Problem
Consider the space $C[-1,1]$, together with the norm defined by $\|f\|_1 = \int_{-1}^1|f|d\lambda$ (where $\lambda$ is the Lebesgue measure). For each $n$ define a function $f_n:[-1,1]\to\mathbb{R}$ by\begin{align*} f_n(x)= \begin{cases} 0\quad &\text{if $-1\leq x\leq 0$},\\ nx\quad &\text{if $0<x\leq\frac{1}{n}$},\\ 1\quad &\text{if $\frac{1}{n}<x\leq1$}. \end{cases}\end{align*}Prove that $\{f_n\}$ is a Cauchy sequence in $C[-1,1]$. Then show there is now continuous function $f$ such that $\lim_{n\to\infty}\|f_n-f\|_1=0$.
My Attempt So Far
- Here is my attempt so far to prove the sequence $\{f_n\}$ is Cauchy:
Let $\epsilon$ be any positive number. We want to show that there is a positive integer $N$ such that $d(f_m,f_n)<\epsilon$ whenever $m\geq N$ and $n\geq N$. Write\begin{align}d(f_m,f_n) &= \|f_m-f_n\|_1\\&= \int_{-1}^1|f_m-f_n|d\lambda\\&= \int|f_m-f_n|\chi_{[a,b]}d\lambda\\&= \sup\left\{\int hd\lambda:h\in\mathscr{S}_+\ \text{and}\ h\leq|f_m-f_n|\chi_{[a,b]}\right\}\\&\dots\end{align}
I got stuck here, don't know how to proceed next.

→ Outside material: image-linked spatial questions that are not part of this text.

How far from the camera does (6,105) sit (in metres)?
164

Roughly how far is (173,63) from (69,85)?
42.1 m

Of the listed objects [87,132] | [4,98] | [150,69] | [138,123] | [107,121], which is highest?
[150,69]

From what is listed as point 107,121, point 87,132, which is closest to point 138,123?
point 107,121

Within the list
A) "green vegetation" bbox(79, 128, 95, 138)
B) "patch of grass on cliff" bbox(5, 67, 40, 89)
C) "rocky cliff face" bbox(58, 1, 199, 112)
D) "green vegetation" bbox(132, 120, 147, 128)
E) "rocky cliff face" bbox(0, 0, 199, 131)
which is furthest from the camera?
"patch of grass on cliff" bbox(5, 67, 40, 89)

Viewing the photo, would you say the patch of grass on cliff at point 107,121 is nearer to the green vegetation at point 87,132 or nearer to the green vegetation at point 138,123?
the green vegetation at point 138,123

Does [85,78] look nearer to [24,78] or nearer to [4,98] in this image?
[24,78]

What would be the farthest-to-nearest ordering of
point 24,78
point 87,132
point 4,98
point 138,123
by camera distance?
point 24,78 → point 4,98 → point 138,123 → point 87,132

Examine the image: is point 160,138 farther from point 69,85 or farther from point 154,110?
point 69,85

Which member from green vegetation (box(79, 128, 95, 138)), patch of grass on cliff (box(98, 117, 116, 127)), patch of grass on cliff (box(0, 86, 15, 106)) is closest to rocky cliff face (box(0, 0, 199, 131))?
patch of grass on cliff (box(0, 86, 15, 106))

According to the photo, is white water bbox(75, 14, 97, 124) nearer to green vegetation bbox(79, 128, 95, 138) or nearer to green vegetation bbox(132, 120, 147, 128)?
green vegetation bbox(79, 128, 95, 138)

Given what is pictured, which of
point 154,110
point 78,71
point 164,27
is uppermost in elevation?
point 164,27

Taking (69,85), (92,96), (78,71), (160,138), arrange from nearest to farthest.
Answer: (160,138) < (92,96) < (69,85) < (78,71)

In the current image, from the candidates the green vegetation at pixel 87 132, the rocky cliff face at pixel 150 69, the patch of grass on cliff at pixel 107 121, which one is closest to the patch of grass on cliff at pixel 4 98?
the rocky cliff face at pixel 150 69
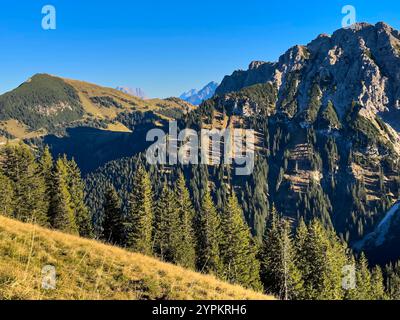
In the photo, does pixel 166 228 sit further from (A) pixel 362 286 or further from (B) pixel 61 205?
(A) pixel 362 286

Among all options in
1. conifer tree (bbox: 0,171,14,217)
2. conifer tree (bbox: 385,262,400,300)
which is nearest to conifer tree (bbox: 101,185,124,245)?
conifer tree (bbox: 0,171,14,217)

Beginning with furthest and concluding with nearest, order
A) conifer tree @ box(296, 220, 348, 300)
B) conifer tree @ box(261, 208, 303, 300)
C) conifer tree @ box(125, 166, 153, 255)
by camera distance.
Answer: conifer tree @ box(125, 166, 153, 255)
conifer tree @ box(296, 220, 348, 300)
conifer tree @ box(261, 208, 303, 300)

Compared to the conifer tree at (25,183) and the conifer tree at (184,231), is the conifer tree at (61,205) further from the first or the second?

- For the nonexistence of a continuous function, I drew a diagram. I can see that the function would eventually goes to\begin{align*}f(x) = \begin{cases}0\quad &\text{if $-1\leq x\leq0$},\\1\quad &\text{if $0<x\leq1$}.\end{cases}\end{align*}which is clearly not continuous. But I don't know how to prove it rigorously.
Could someone please help me out? Thanks a lot in advance!